Lab 3 — Online evaluation (extends M26 + M30)

python online_eval.py

You should now see the healthy window score 1.0, then the full stream score 0.6 with drift detected:

==== B. ONLINE EVAL over the full stream (quality drifted in the 2nd half) ====
   {'sampled': 10, 'of': 50, 'avg_score': 0.6, 'drift_detected': True}

Takeaway: the offline M26 gate never saw these drifting inputs; sampling and scoring live traffic is how you notice a regression the fixed test set could not.

Lab 4 — Capacity, rate limits & quotas (extends M25 + M29)

python rate_limit.py

You should now see the token bucket allow 5 then reject, the quota stop the 4th request, and concurrency cap at 2:

  8 requests at t=0: ['allow','allow','allow','allow','allow','429','429','429']
  acme: ['allow', 'allow', 'allow', 'over-quota']
  acquire x3: [True, True, False]

Takeaway: three levers, rate limit, quota, concurrency, protect a shared service. A 429 is normal; your own code handles the provider's 429 with backoff (M22), not a retry storm.

Lab 5 — Continuous improvement, the flywheel (extends M30 + M31)

python improvement.py

You should now see new incidents fall while repeats get prevented as guards accumulate:

  week  incidents  new  repeats_prevented  total_guards
    1        3       3          0               3
    4        1       0          1               4

Takeaway: every incident becomes a regression guard (M26), so the same failure cannot recur unnoticed.

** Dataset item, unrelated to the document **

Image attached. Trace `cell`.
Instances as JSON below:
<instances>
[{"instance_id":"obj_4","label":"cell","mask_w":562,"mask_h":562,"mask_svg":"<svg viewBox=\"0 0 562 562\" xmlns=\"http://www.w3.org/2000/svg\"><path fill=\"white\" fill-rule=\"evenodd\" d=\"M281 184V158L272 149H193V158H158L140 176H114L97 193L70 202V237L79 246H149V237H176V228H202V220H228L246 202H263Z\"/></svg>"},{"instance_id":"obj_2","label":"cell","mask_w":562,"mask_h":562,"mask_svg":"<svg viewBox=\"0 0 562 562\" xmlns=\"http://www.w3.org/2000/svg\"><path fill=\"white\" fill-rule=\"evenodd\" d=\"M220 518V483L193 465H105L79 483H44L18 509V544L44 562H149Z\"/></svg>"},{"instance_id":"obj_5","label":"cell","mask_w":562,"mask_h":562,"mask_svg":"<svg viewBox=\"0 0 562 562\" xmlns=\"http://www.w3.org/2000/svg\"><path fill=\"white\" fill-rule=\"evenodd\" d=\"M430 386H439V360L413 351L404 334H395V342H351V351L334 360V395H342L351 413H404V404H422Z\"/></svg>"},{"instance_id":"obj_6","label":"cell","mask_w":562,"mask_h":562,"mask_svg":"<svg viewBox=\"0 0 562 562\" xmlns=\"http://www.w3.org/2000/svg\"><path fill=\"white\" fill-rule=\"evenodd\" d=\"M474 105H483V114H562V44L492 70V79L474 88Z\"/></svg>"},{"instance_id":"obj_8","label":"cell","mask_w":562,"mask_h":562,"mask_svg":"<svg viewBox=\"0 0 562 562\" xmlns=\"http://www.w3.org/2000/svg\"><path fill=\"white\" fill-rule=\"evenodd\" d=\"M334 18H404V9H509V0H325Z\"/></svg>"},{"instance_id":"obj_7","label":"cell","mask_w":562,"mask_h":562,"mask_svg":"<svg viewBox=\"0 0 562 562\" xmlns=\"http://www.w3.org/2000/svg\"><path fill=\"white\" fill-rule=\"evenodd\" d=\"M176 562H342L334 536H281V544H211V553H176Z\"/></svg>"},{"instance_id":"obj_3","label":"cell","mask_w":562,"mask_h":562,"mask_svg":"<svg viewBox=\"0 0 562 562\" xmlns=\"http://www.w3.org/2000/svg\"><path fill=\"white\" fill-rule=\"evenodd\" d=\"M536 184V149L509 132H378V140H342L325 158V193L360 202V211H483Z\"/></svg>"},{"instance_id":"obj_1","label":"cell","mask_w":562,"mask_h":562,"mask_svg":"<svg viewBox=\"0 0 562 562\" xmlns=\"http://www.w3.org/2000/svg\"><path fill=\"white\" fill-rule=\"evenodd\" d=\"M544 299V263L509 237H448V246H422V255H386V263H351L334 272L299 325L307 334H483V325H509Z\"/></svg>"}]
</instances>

The slope of "new incidents" is the real scoreboard.

Step 6: Show it

Post in the chat one result: the correlated failing request (Lab 1), a dashboard breach (Lab 2), the drift online eval caught (Lab 3), or the falling incident count (Lab 5).

If you get stuck

ModuleNotFoundError -> run from inside the folder with the .py files (or run python demo.py).
My numbers differ -> every lab is deterministic; if you edited the synthetic inputs, the outputs change with them. Re-read the _simulate / _window / _stream / _weeks helper at the bottom of each script.

Check yourself

Why does correlation need a shared id, not just timestamps?

Many requests run at once, so timestamps interleave. A shared `request_id` (or trace id) on every log line and span is what lets you pull exactly one request's lines out of the mixed stream, which is the first thing you do in an incident.

What does online evaluation catch that the M26 gate cannot?

The M26 gate runs on a fixed golden set before shipping, so it only catches failures it already has a test for. Online eval samples real live traffic and scores it with proxies, so it catches drift and new input types the fixed set never anticipated.

Why three different capacity levers instead of one?

They solve different problems: a rate limit stops one key from starving others (fairness), a quota caps a tenant's total cost (budget), and a concurrency limit tells you when a replica is full (scaling, M29). A single knob cannot do all three.

What makes the reliability "flywheel" turn?

Turning every incident into a regression guard (M26). Once a failure signature is guarded, re-seeing it is a prevented repeat rather than a new incident, so the new-incident rate falls over time instead of staying flat.